The RVA VP7 glycoprotein (G genotypes) elicits neutralizing antibodies, and, to date, 27 G and 37 P genotypes from various hosts have been identified [36]. The nearly full-length VP7 sequences (847 nt) of four Scotophilus kuhlii rotavirus strains (SK/13YF128/129/200/212), encoding a 282-amino acid protein, were determined. These segments were most closely related to simian and dog RVA G3 strains (RVA_simian-tc_USA_RRV_1975_G3P3, RVA_dog-tc_ITA_RV52-96_1996_G3P3), sharing a similarity of 80.0% and 80.2%, respectively. Even though the similarity of these VP7 sequences did not exceed the appropriate cut-off (80.0%), the VP7 sequences detected herein represented more than 500 nt of the ORF (>50% of the ORF). Hence, the four bat RVA strains reported herein might be tentative G3 strains according to the RCWG classification [37].

G3P [3] and G3P [9] are genotype combinations commonly found in canines (RV198, RV52, A79-10, K9, CU-1, AUS and ITA) [38, 39]. Previous reports have identified canine RVA strains that infect humans, including the strains Ro1845, HCR3A, AU-1, E2451, L621, T152, CMH222, PA260, PAH136, PAI58, 6212, CMH120 and CU-1 [38,39,40,41]. In addition, some isolated animal RVA strains are believed to have a distant ancestor in common with canine RVA strains, when taking into account the majority of their gene segments [41]. Two distinct simian RVA strains (RRV and TUCH) have multiple genotypes more typical of canine-feline rotaviruses [40], suggesting potential transmission of canine-like RVA strains to simians. Although the genetic relationship of VP7 sequences between the four bat RVA strains and ITA/RRV is relatively distant, they might share a common ancestor. In light of the fact that the four bat RVA strains are not closely related to any known RVA strain, we speculate that these viruses are true bat RVA strains rather than viruses transmitted from other species.

The positive detection rate of RVA strains was low, which might have arisen for the following reasons: 1) we collected samples from adult bats which were immunocompetent and can clear viruses rapidly; 2) no neonates were involved, whereas RVA strains are known to infect mainly infants and young animals. To better understand the prevalence of RVAs in bats, further molecular and serological investigations with larger sample sizes and more species of adult and neonatal bats in different geographical regions are required.
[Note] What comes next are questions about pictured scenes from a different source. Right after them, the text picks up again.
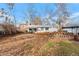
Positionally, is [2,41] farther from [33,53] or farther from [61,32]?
[61,32]

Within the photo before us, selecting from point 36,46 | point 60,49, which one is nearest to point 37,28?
point 36,46

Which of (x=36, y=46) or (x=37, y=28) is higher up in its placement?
(x=37, y=28)

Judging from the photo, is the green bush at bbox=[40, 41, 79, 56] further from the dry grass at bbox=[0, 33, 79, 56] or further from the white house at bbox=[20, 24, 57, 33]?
the white house at bbox=[20, 24, 57, 33]

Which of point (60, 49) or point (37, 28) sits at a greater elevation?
point (37, 28)

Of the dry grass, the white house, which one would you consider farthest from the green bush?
the white house

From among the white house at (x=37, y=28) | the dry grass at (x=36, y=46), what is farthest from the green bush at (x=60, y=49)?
the white house at (x=37, y=28)

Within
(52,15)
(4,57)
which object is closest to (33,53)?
(4,57)

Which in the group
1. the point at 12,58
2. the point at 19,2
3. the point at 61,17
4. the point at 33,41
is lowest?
the point at 12,58

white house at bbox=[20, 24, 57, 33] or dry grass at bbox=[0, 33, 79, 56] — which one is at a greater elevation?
white house at bbox=[20, 24, 57, 33]

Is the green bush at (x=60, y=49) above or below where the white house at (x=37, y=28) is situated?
below

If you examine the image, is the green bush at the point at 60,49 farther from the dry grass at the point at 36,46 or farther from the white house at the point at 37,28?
the white house at the point at 37,28

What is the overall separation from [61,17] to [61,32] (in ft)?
0.42

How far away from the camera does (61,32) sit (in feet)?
4.79

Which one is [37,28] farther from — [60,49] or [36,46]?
[60,49]
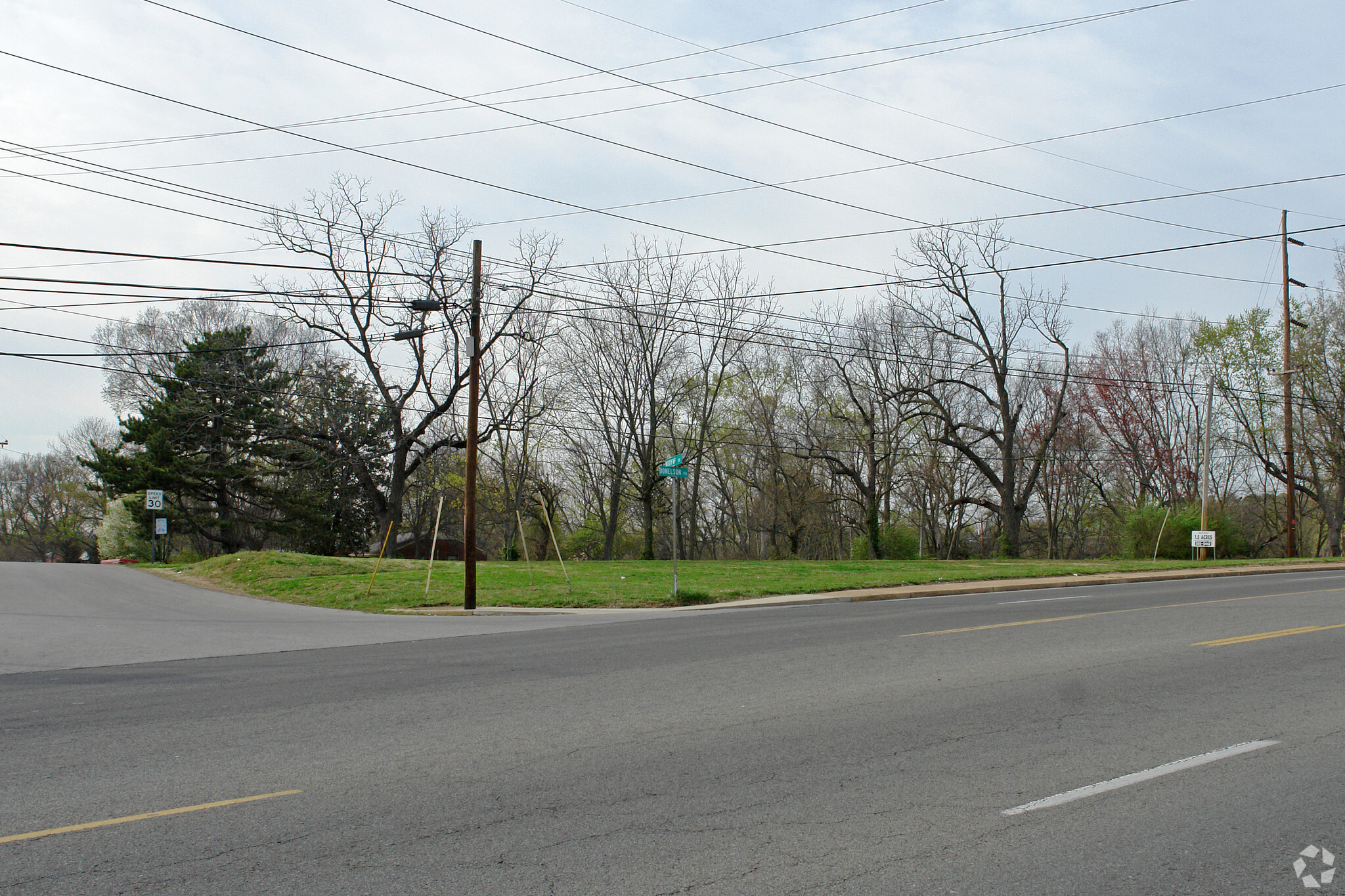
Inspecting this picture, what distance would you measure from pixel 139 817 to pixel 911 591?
19.3m

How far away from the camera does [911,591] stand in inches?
A: 865

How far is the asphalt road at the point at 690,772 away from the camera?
426 centimetres

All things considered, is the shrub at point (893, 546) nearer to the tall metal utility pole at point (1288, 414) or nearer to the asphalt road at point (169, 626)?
the tall metal utility pole at point (1288, 414)

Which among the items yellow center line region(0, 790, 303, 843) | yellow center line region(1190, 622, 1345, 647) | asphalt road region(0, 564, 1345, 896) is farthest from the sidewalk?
yellow center line region(0, 790, 303, 843)

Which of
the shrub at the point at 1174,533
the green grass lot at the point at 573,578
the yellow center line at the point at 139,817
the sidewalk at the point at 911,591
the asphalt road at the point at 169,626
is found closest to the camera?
the yellow center line at the point at 139,817

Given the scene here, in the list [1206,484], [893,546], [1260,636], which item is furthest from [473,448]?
[893,546]

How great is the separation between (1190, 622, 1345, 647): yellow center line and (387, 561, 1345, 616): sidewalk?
911 cm

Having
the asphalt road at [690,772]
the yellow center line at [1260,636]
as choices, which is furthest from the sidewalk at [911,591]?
the yellow center line at [1260,636]

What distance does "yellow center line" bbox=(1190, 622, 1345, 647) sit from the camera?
1106 cm

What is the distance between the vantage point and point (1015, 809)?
16.7 feet

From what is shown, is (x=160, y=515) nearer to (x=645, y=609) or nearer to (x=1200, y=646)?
(x=645, y=609)

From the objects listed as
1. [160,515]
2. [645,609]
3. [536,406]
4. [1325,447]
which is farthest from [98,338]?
[1325,447]

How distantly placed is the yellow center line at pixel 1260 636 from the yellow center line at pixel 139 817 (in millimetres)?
10511

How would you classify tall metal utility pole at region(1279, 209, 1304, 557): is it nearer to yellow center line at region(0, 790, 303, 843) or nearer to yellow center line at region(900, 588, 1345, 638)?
yellow center line at region(900, 588, 1345, 638)
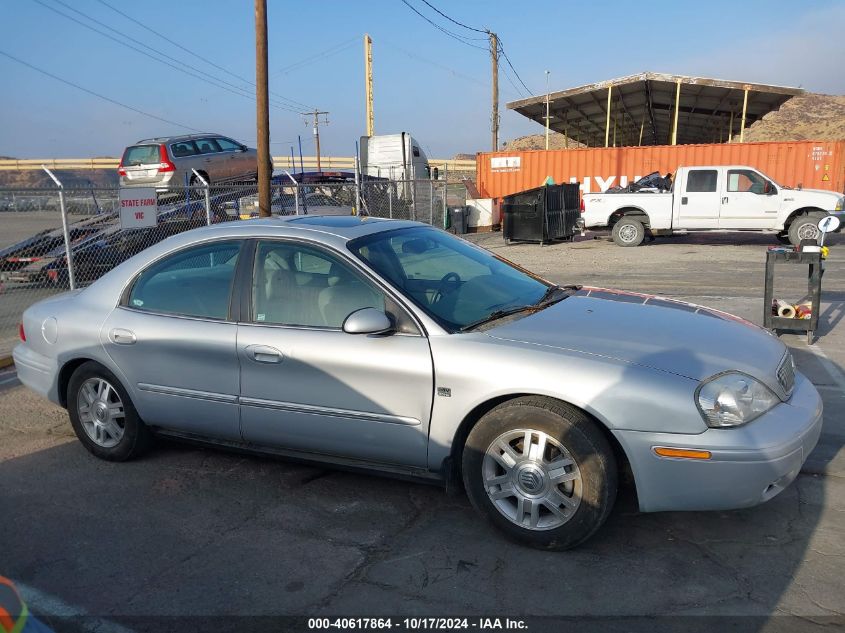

Calicivirus and picornavirus

Notably, CVs and PiVs were not detected in the present study. The detection rates of CVs and PiVs in bats was also low in previous studies. In 2014, Kemenesi et al [17] found only three novel CVs in 447 bat fecal specimens in Europe, segregating with the Hipposideros pomona sapovirus genus found in 2012 [16]. In another study only 12 picornavirus-positive respiratory and alimentary specimens were identified from 1108 bats and 18 species [18]. The lack of CVs and PiVs detected in our study may be accounted for by low carrying rates for these two viruses. Other causes might be variations in duration of the virus shedding in feces, or geographical/seasonal/bat species differences.

Conclusion

In conclusion, this study describes the virome of six bat species in southern China and provides a more comprehensive understanding of virus ecology in common bat species found in human habitats. The detection of PVs in Scotophilus kuhlii and Rhinolophus blythi argues against the hypothesis that PVs have strict host specificity and co-evolution. The four bat RVA strains we isolated might be tentative G3 strains, according to the RCWG classification.